XAI approaches have the potential to support moral actions and thus, should be designed with how it can help identify moral values and the principles that prop them up. AI designers ought to consider how XAI can facilitate the necessary justifications to ensure moral responsibility for and, ultimately, meaningful human control of actions. It will also be appropriate to consider if specific XAI methods fit best with particular morally salient contexts. For instance, counterfactual examples may be helpful with fixed algorithmic models, such as those used for determining when a patient is healthy enough to be discharged from hospital care (McDermid et al. 2021).

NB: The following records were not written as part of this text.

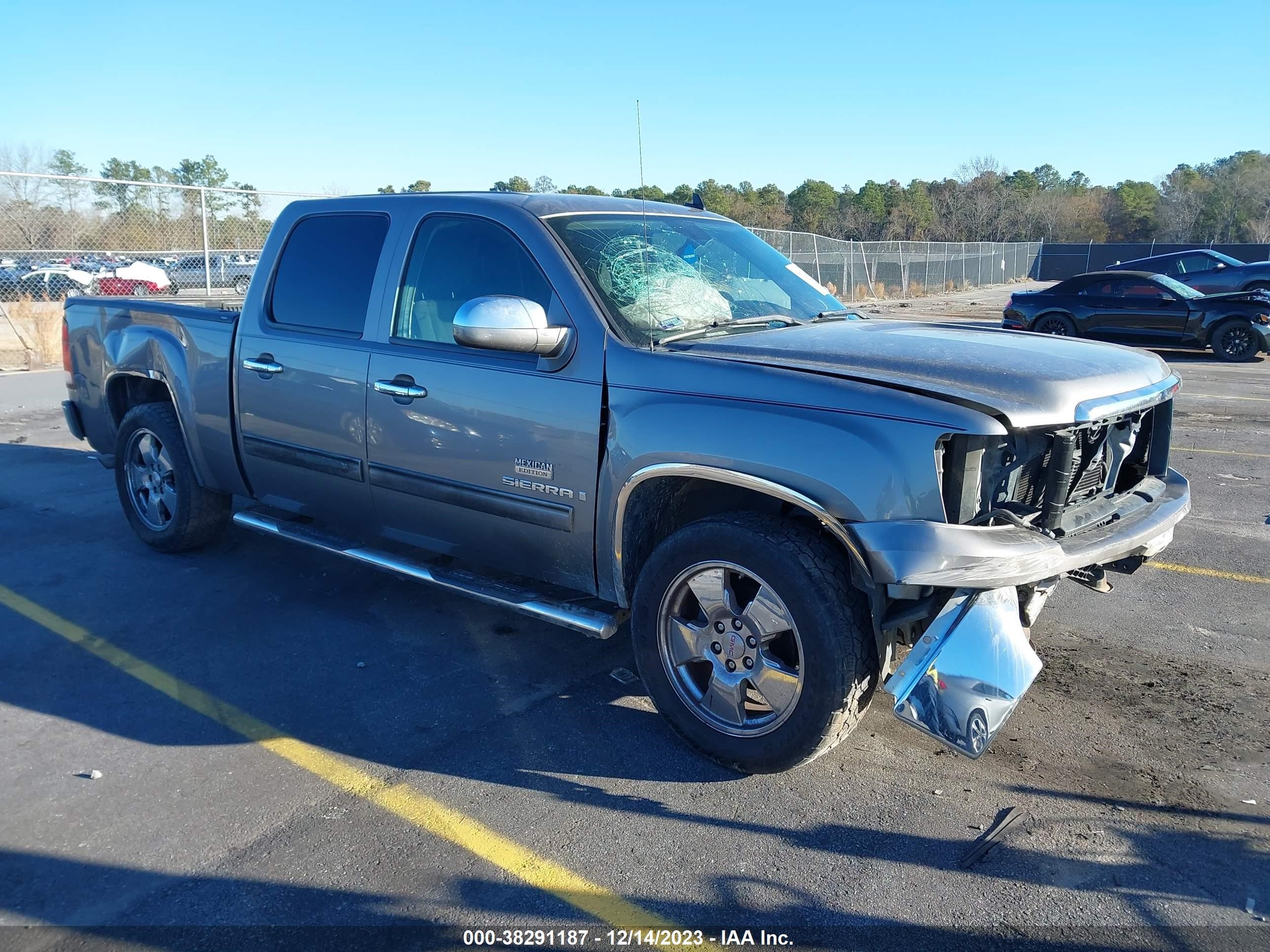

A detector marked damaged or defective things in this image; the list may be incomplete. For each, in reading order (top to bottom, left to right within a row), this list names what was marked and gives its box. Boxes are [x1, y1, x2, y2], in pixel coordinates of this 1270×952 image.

cracked windshield [552, 215, 848, 347]
bent hood [670, 321, 1175, 428]
damaged gmc sierra [60, 194, 1191, 777]
detached bumper piece [848, 467, 1183, 587]
destroyed front bumper [848, 467, 1183, 591]
detached bumper piece [883, 587, 1041, 761]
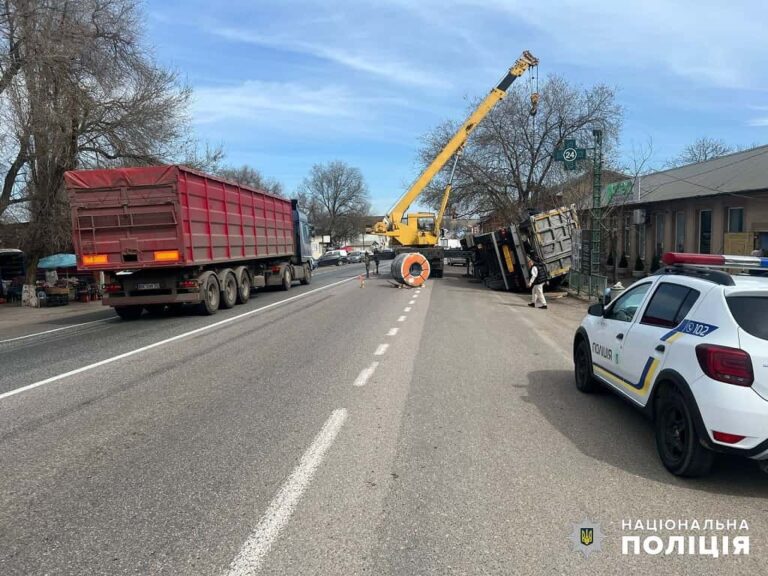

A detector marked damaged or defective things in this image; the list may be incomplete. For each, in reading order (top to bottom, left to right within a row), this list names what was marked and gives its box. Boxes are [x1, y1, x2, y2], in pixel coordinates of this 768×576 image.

overturned truck [462, 205, 576, 290]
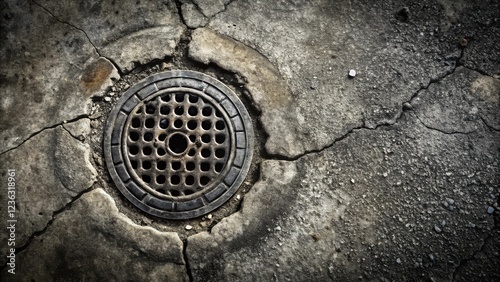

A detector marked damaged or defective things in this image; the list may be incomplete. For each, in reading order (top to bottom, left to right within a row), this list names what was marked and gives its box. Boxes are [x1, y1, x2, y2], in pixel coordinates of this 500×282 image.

crack in concrete [31, 0, 101, 56]
crack in concrete [0, 114, 91, 155]
crack in concrete [0, 185, 96, 274]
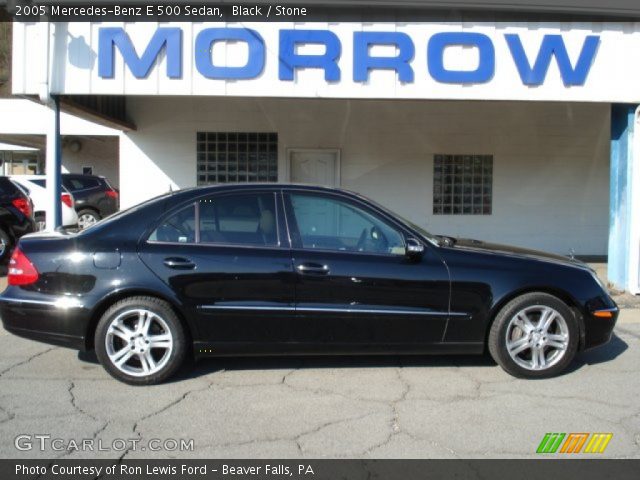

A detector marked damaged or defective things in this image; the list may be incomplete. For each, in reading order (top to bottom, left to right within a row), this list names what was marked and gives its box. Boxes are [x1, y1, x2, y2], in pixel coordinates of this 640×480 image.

cracked pavement [0, 314, 636, 460]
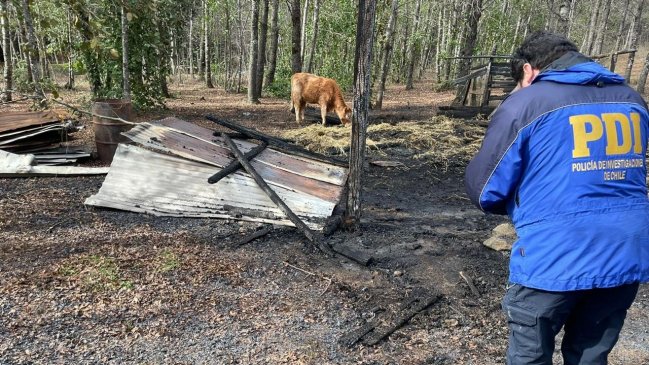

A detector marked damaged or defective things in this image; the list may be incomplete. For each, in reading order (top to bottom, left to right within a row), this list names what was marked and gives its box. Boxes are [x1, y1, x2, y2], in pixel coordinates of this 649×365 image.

rusted metal sheet [85, 144, 334, 229]
rusted metal sheet [120, 117, 344, 203]
charred wood plank [208, 141, 268, 183]
burned wooden beam [209, 140, 268, 185]
charred wood plank [221, 132, 334, 255]
burned wooden beam [221, 132, 334, 256]
burned wooden beam [208, 114, 350, 167]
charred wood plank [208, 114, 350, 167]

Critical AI systems require meaningful human control, not least to sustain moral responsibility for AI-based decisions. Among the many purposes of XAI, one is to help humans endorse, reject, or modify AI-proposed results with reference to morally relevant principles. Instead of blindly approving an AI-based decision because it is statistically the most relevant, a human decision-maker should be able to justify why the decision aligns with moral values. XAI can help, but only if it helps us link algorithmic outputs to principles with moral, not statistical, relevance.
Suggested citation
Joshua Brand, ‘Clarifying the Moral Foundation of Explainable AI’ (The Digital Constitutionalist, 10 November 2022). Available at https://digi-con.org/clarifying-the-moral-foundation-of-explainable-ai/
- 1Asaro does allow that AI could sufficiently develop the capacity to replace humans in moral duties. Given the scepticism on AI reaching this level, known as Artificial General Intelligence, this suggests a general ban on AI replacing humans as moral agents.
- 2A counterfactual explanation could be, for example, that if the loan applicant was younger and $5000 less in debt then the loan would be granted.

Joshua Brand
Joshua Brand is a PhD Researcher with the Operational AI Ethics team (OpAIE) at Télécom Paris-Institut Polytechnique de Paris. In his research, he focuses on the intersection of moral theory and artificial intelligence, with particular attention to vulnerability and human-centred explainable artificial intelligence. Joshua received an MSc in Philosophy from the University of Edinburgh and a BA Hons. in French and Philosophy from the University of Saskatchewan in Canada.